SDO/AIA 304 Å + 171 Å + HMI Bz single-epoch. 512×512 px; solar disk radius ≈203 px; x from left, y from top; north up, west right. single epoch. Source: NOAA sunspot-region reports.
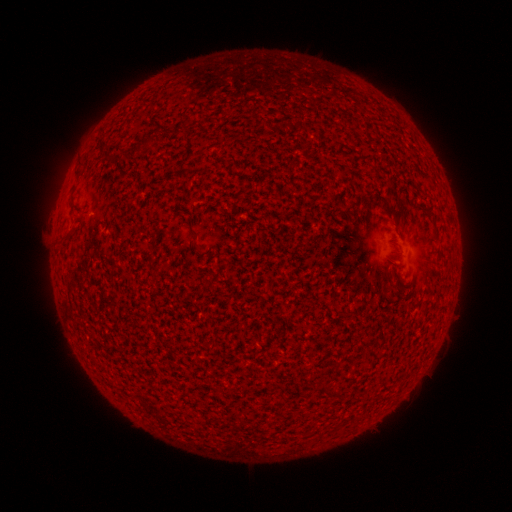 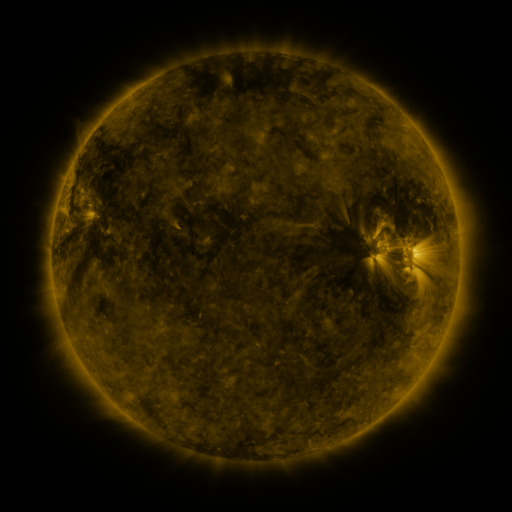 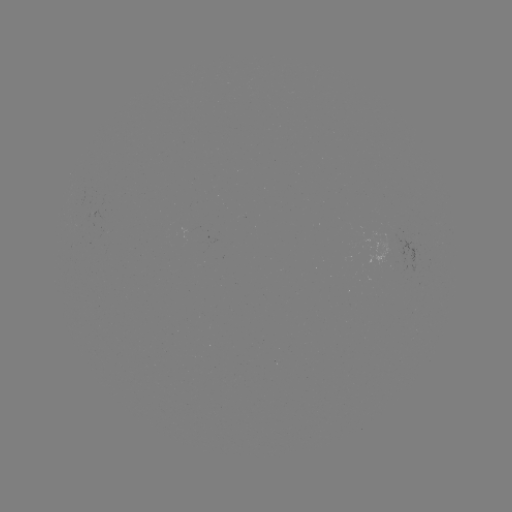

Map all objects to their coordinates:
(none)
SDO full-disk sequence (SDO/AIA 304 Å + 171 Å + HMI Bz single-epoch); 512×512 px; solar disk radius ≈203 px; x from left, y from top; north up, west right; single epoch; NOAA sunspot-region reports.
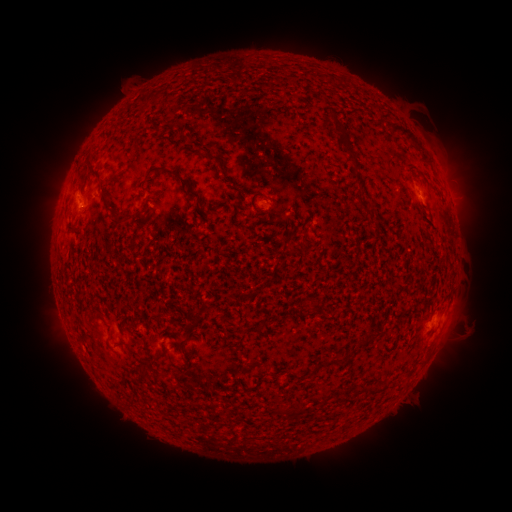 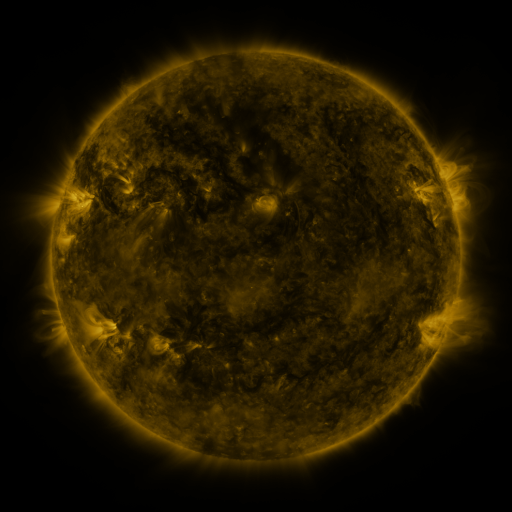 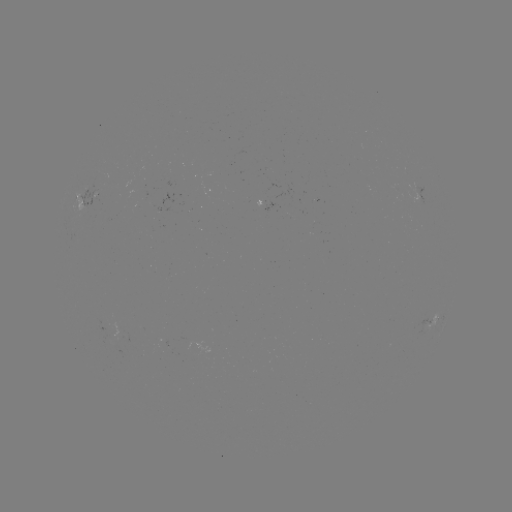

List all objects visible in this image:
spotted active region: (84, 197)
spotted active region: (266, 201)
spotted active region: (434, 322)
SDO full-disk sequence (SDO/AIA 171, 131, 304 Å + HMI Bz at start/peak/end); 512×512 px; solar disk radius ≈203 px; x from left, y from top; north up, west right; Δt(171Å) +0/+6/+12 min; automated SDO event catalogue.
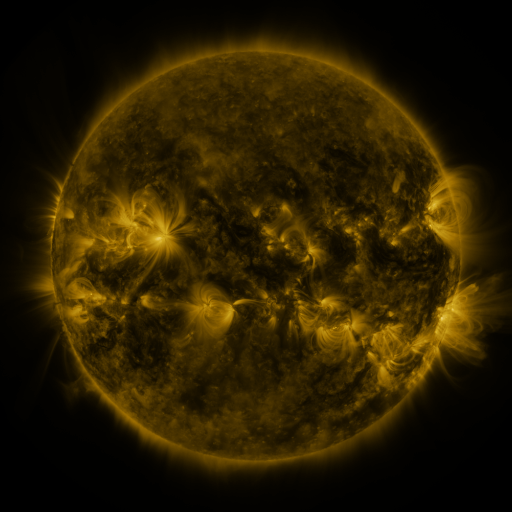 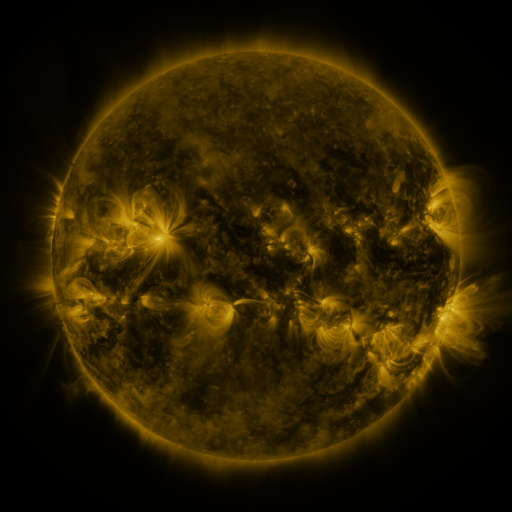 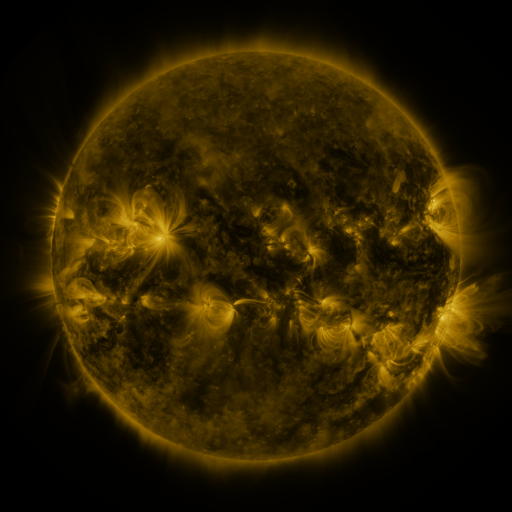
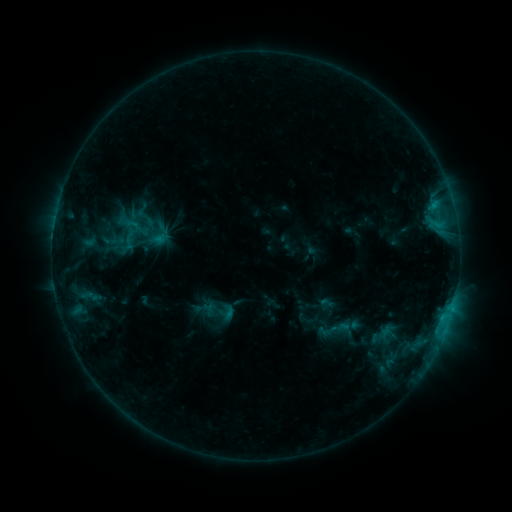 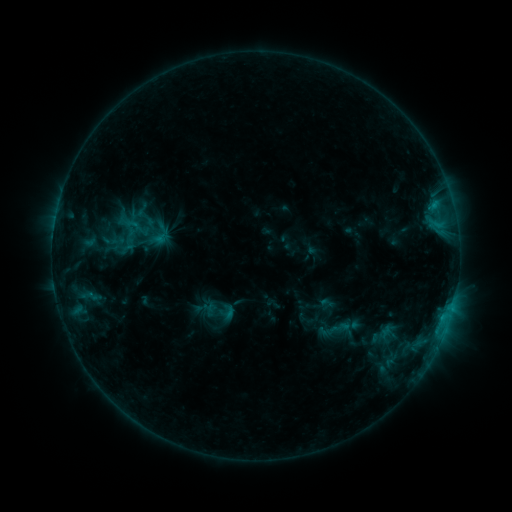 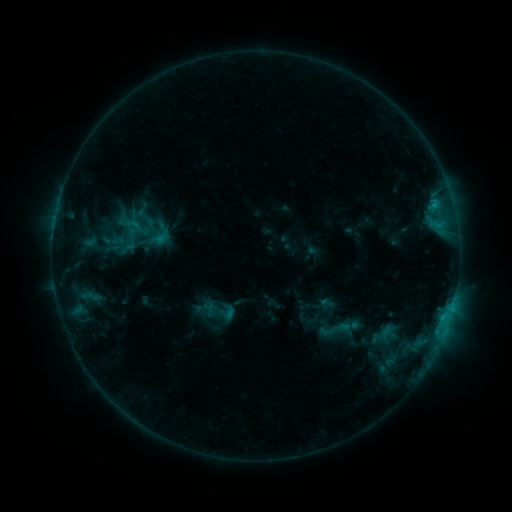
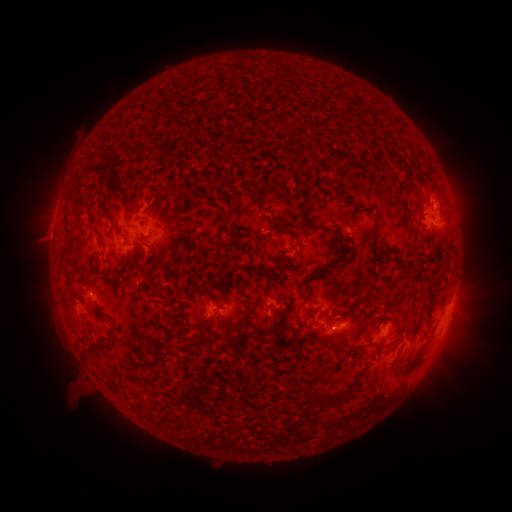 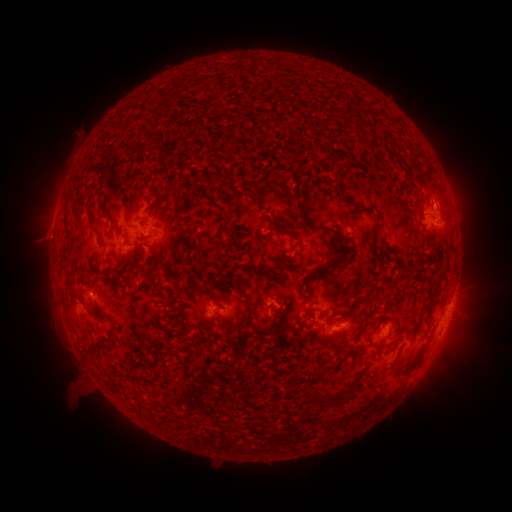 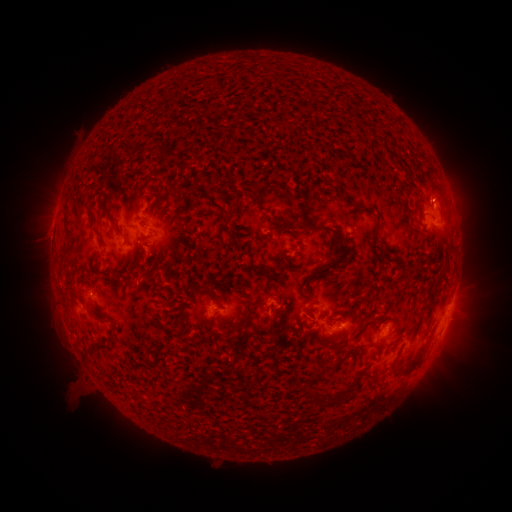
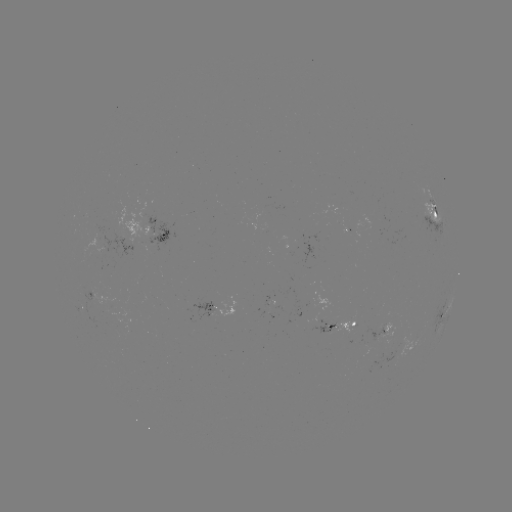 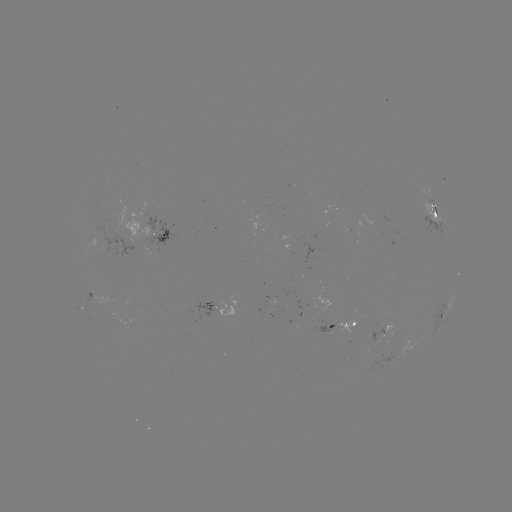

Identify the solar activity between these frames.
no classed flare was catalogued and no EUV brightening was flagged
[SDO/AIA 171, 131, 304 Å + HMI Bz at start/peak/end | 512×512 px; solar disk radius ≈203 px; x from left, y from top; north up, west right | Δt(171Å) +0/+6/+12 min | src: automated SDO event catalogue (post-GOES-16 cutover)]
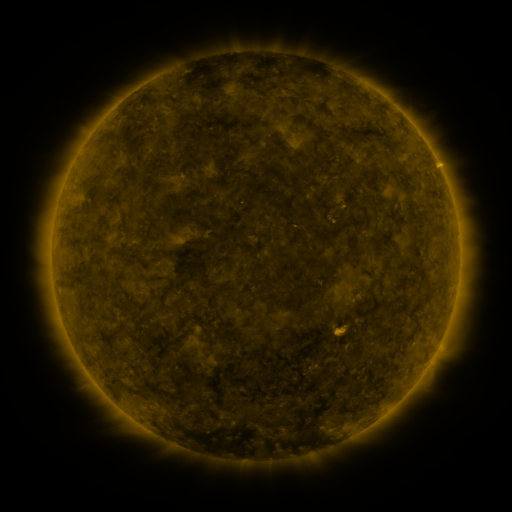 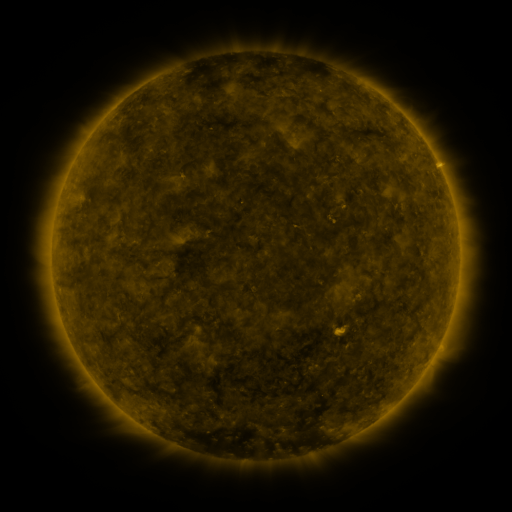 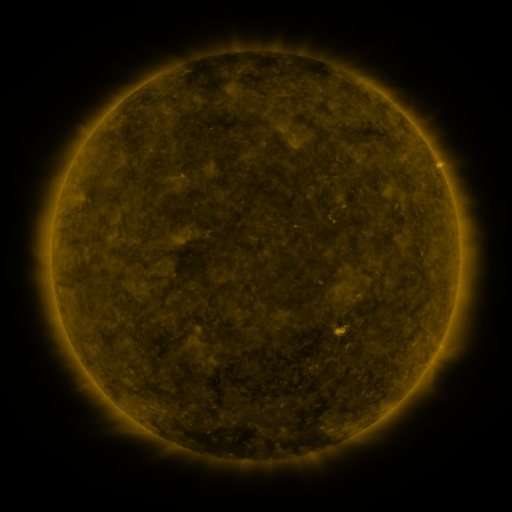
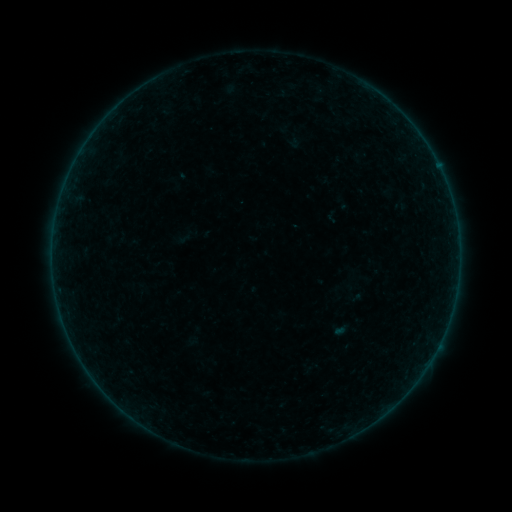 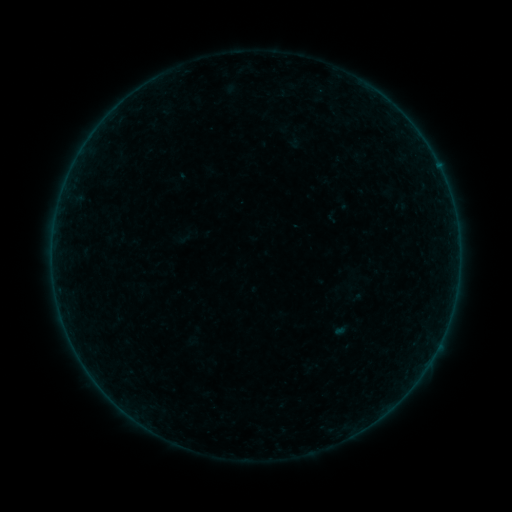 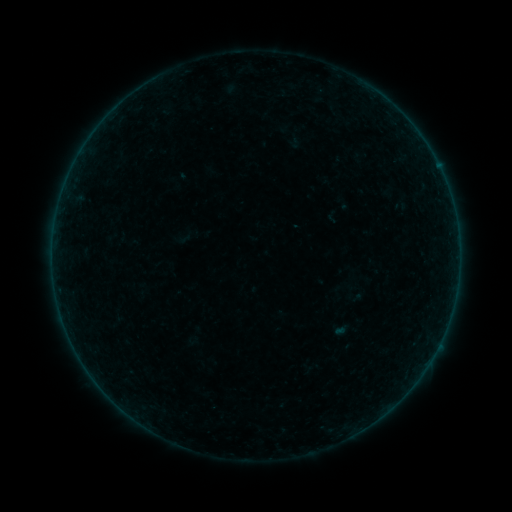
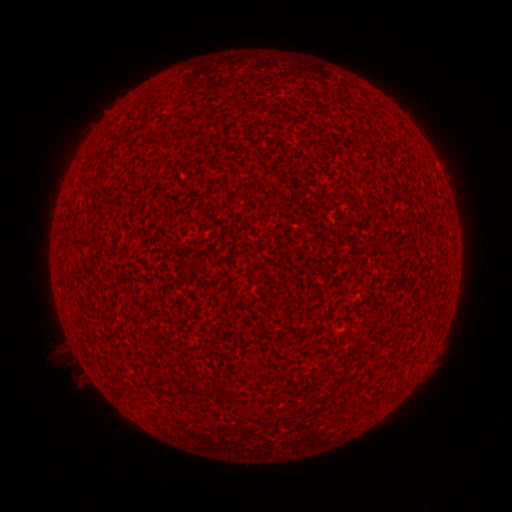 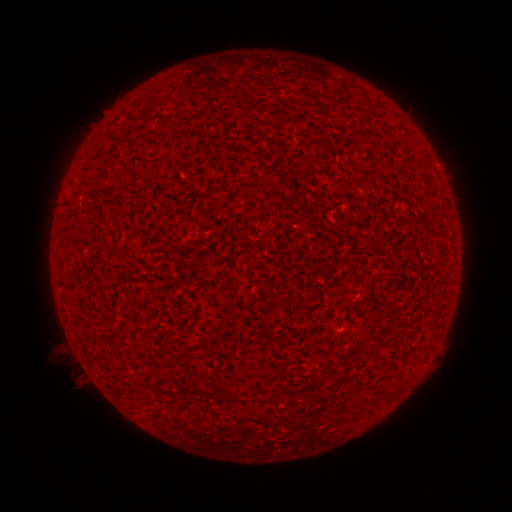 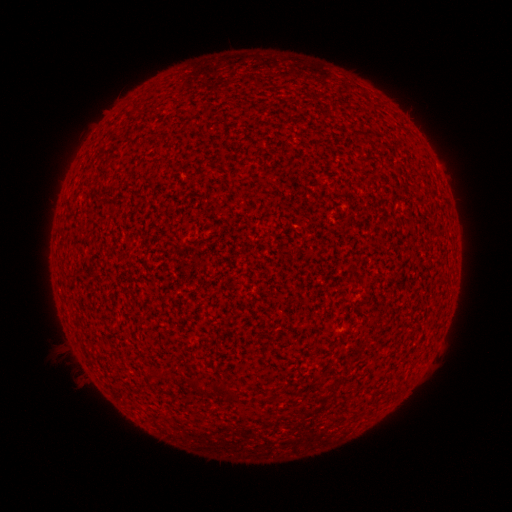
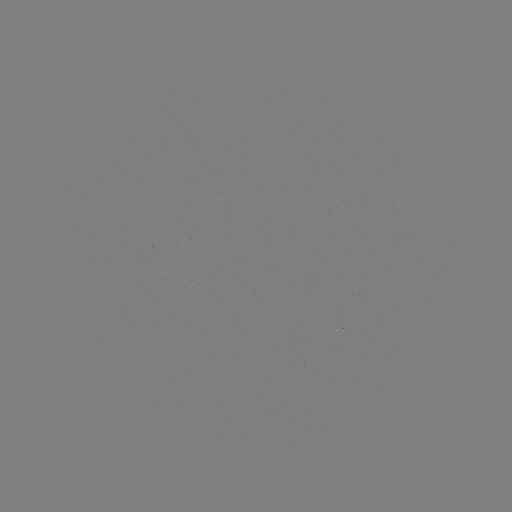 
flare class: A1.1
================================
**What to produce:** Would you restate the listing word for word and leave every picture out?

**Result of this exercise:**
SDO/AIA 304 Å + 171 Å + HMI Bz single-epoch. 512×512 px; solar disk radius ≈203 px; x from left, y from top; north up, west right. single epoch. Source: NOAA sunspot-region reports.

Map all objects to their coordinates:
(none)
SDO full-disk sequence (SDO/AIA 304 Å + 171 Å + HMI Bz single-epoch); 512×512 px; solar disk radius ≈203 px; x from left, y from top; north up, west right; single epoch; NOAA sunspot-region reports.

List all objects visible in this image:
spotted active region: (84, 197)
spotted active region: (266, 201)
spotted active region: (434, 322)
SDO full-disk sequence (SDO/AIA 171, 131, 304 Å + HMI Bz at start/peak/end); 512×512 px; solar disk radius ≈203 px; x from left, y from top; north up, west right; Δt(171Å) +0/+6/+12 min; automated SDO event catalogue.

Identify the solar activity between these frames.
no classed flare was catalogued and no EUV brightening was flagged
[SDO/AIA 171, 131, 304 Å + HMI Bz at start/peak/end | 512×512 px; solar disk radius ≈203 px; x from left, y from top; north up, west right | Δt(171Å) +0/+6/+12 min | src: automated SDO event catalogue (post-GOES-16 cutover)]
flare class: A1.1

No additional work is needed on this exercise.